What you should do> Reproduce the stretch of the listing from the line containing "A close up of" through the line containing "Side view of" word for word, and output nothing else.

Dataset content>

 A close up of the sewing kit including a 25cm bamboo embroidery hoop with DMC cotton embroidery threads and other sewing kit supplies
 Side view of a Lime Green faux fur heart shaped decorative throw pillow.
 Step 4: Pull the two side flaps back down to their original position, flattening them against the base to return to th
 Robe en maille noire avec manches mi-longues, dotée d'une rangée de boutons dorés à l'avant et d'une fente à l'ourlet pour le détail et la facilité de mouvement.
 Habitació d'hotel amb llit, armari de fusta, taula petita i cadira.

* * *

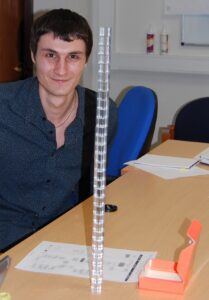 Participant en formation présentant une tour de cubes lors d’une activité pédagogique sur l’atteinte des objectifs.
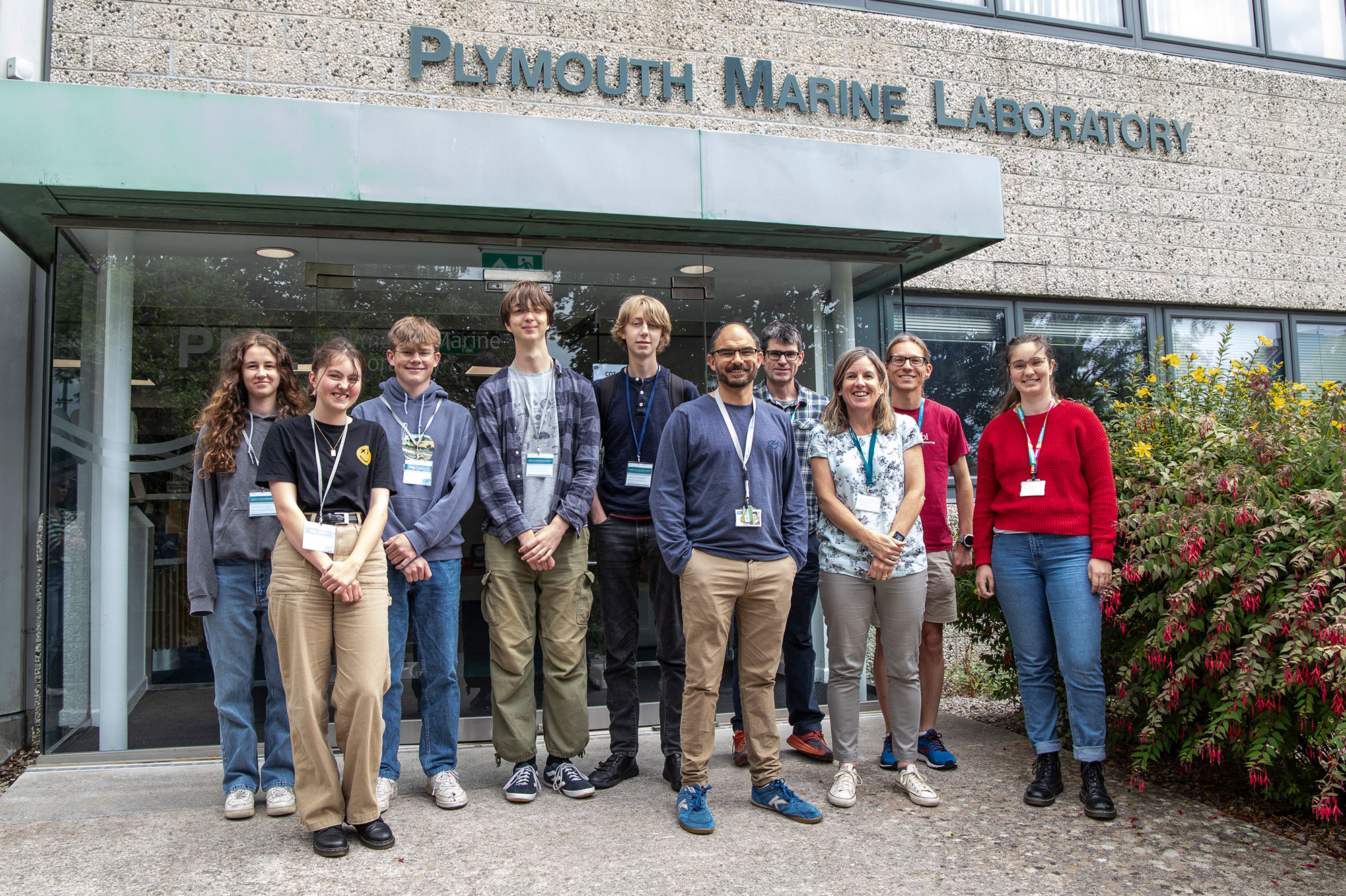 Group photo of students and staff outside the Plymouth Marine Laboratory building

Task answer>
 A close up of the sewing kit including a 25cm bamboo embroidery hoop with DMC cotton embroidery threads and other sewing kit supplies
 Side view of a Lime Green faux fur heart shaped decorative throw pillow.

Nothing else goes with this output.